Concurrent with my questioning of the femcare industry, I have also realised that conversations about our own periods aren’t anywhere near common enough. I have been conditioned to believe that I should keep my period secret; I’ve hidden my tampon up my sleeve walking out class, I’ve told boys I have food poisoning instead of period cramps and I still remember my fourteen-year-old-self waiting until everyone had left an English lesson because I was scared I had stained my white jeans. Magazines and adverts have told me that my period is something to be ashamed of, using sterile blue liquid to represent blood, and telling me I’m not myself when I’m on my period.
I am myself on my period. I may be a little teary and sleep deprived but I will still go out and kick-ass in the gym. I will still dance on top of tables on a night out and I will wear white jeans because a stain doesn’t mean I’ve got a disease. I am still the same fucking girl on my period and I will not be shamed into thinking differently.
It’s a shame it’s taken me until my twentieth year to realise how great my period is and how lucky I am to have it somewhere I can have access to products whenever and wherever. I had four years where I was unable to have periods due to being severely underweight and honestly it was scary. I didn’t know if I would ever have kids and the chance of osteoporosis was high. Getting them back is a blessing, not a curse and I will disprove anyone who says otherwise.

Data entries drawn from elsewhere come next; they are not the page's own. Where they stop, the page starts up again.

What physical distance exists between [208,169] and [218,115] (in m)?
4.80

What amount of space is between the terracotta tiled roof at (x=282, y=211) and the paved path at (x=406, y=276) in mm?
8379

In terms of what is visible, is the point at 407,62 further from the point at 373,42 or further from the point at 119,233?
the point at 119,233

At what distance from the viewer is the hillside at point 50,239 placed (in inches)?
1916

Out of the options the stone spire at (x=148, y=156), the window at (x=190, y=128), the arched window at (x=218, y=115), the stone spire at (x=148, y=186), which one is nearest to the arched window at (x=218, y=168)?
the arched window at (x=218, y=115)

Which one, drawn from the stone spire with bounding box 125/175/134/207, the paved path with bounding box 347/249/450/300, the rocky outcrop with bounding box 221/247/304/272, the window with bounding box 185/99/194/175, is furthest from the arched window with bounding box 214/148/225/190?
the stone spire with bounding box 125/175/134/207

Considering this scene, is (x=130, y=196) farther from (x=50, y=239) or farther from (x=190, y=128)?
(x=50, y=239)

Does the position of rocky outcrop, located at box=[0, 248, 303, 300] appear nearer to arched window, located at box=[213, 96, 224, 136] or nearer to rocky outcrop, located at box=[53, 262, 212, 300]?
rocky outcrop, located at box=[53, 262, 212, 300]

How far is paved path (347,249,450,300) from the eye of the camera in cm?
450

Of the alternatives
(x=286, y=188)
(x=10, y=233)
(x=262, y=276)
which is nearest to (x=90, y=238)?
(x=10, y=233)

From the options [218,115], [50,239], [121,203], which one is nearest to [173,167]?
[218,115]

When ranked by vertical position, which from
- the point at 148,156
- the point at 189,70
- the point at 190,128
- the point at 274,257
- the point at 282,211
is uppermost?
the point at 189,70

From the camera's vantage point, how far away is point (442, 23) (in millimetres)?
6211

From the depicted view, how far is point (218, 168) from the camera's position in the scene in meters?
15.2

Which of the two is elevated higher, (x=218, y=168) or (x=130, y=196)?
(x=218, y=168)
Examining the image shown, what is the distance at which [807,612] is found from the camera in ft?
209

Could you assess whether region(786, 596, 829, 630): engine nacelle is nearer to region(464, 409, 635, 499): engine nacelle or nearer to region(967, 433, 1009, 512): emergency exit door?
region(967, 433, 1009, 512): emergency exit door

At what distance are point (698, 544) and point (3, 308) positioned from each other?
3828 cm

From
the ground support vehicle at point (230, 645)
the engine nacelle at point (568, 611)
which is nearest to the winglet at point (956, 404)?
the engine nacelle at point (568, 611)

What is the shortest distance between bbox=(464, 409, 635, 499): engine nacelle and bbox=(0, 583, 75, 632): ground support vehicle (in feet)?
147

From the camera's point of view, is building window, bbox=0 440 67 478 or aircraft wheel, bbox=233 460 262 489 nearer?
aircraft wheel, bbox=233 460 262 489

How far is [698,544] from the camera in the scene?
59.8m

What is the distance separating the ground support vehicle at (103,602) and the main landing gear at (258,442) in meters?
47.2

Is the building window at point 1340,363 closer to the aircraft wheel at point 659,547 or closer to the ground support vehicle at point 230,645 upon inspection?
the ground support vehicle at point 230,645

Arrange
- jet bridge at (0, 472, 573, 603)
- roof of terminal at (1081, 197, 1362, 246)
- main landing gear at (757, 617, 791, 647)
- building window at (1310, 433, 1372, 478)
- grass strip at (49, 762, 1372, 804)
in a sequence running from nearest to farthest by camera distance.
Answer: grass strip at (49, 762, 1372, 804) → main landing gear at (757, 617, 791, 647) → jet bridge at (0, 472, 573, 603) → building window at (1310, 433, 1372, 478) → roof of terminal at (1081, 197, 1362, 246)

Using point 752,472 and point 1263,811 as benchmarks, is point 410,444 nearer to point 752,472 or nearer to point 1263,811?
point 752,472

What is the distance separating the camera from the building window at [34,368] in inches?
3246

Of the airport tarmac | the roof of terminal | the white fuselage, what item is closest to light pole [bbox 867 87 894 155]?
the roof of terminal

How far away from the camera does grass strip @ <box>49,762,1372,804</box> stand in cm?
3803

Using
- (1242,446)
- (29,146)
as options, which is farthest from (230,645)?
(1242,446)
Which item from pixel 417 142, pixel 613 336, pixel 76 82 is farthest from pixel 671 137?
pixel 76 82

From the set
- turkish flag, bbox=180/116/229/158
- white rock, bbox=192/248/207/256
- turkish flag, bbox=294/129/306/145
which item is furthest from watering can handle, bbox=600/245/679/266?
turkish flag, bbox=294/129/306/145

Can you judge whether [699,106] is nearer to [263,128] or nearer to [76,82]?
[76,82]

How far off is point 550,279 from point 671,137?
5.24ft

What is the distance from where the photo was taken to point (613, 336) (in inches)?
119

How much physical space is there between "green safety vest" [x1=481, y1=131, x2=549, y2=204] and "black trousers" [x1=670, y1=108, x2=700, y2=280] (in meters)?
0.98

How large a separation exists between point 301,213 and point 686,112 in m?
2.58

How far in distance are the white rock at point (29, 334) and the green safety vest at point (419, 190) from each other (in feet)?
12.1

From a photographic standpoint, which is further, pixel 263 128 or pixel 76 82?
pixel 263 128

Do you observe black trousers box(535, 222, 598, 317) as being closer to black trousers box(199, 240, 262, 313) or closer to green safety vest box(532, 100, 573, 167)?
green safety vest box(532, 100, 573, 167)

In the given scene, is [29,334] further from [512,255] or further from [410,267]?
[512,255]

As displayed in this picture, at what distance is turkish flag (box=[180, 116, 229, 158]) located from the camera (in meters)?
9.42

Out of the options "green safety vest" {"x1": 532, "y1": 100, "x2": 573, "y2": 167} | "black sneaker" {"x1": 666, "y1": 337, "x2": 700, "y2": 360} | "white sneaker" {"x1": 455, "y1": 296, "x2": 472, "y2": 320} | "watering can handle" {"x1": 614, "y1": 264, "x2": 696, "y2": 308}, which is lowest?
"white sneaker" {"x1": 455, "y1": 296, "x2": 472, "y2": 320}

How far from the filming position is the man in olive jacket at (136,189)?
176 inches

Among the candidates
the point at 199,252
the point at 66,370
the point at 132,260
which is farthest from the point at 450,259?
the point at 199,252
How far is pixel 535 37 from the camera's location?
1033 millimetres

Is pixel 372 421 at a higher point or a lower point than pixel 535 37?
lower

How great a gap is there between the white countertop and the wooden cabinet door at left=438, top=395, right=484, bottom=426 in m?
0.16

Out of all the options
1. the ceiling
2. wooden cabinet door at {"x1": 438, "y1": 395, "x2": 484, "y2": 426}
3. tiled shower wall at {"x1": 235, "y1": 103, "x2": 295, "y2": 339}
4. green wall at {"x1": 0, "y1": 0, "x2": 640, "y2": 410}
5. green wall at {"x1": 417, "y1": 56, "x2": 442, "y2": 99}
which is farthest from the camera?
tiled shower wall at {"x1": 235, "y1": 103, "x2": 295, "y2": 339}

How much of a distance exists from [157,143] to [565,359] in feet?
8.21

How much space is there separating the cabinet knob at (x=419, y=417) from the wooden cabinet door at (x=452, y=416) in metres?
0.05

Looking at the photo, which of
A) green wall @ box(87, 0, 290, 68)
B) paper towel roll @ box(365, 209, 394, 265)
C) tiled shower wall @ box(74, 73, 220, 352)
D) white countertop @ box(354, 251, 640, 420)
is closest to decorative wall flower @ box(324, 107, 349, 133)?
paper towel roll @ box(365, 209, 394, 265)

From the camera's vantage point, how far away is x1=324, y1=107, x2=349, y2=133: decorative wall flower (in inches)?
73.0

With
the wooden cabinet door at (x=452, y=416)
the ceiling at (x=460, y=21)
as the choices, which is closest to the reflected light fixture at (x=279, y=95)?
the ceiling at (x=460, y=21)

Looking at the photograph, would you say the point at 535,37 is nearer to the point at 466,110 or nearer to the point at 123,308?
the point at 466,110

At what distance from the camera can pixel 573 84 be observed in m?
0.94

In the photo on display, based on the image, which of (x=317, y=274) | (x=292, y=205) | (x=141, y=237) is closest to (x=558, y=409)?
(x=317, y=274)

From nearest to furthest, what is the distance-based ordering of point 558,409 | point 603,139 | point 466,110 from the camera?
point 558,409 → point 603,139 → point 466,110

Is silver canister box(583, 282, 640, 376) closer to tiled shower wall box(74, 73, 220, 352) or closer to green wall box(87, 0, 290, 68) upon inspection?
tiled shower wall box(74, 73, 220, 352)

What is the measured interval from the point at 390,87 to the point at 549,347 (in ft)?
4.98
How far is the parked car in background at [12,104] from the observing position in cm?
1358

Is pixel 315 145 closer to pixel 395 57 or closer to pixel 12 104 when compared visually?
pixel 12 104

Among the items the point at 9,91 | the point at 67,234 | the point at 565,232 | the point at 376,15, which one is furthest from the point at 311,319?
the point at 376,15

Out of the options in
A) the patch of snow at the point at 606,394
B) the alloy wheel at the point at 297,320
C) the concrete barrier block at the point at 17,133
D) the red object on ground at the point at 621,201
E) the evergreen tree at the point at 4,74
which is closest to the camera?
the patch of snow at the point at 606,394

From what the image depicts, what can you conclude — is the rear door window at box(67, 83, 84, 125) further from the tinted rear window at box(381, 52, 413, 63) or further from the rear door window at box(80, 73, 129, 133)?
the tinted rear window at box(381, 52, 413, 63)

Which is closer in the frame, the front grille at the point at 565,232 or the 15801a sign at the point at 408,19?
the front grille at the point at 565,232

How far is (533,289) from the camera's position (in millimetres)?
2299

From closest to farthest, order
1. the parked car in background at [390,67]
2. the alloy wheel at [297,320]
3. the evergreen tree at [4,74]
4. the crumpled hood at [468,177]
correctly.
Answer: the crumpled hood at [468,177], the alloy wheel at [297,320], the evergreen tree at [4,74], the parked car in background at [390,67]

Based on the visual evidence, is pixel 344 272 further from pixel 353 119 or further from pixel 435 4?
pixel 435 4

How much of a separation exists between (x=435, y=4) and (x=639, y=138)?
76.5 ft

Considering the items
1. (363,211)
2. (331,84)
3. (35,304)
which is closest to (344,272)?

Ironically, It was not some edgy, millennial hipster who has got me period -preaching but my fifty year-old, gap-wearing mother of all people. She speaks openly and brilliantly about menstruation and breaks taboos every day whether it is tweeting politicians or in a coffee shop with a seventeen-year-old boy (another story for another time). Through Freda (sorry for the name drop), her company that donates a portion of profits to helping women who are less fortunate access sanitary products, she has shown me a world which isn’t as easy to live in and where periods aren’t just “something I get every month”. I have been taught to be more ethical in my approach to femcare and see every pad and tampon I purchase as an enabler to give back and show women periods are a gift rather than a hindrance.
So thanks mum for showing me that I can still be a fucking boss every day, whether there is a period stain on my jeans or not.
This article first appeared in The Standard – a digital publication of Duke University, USA.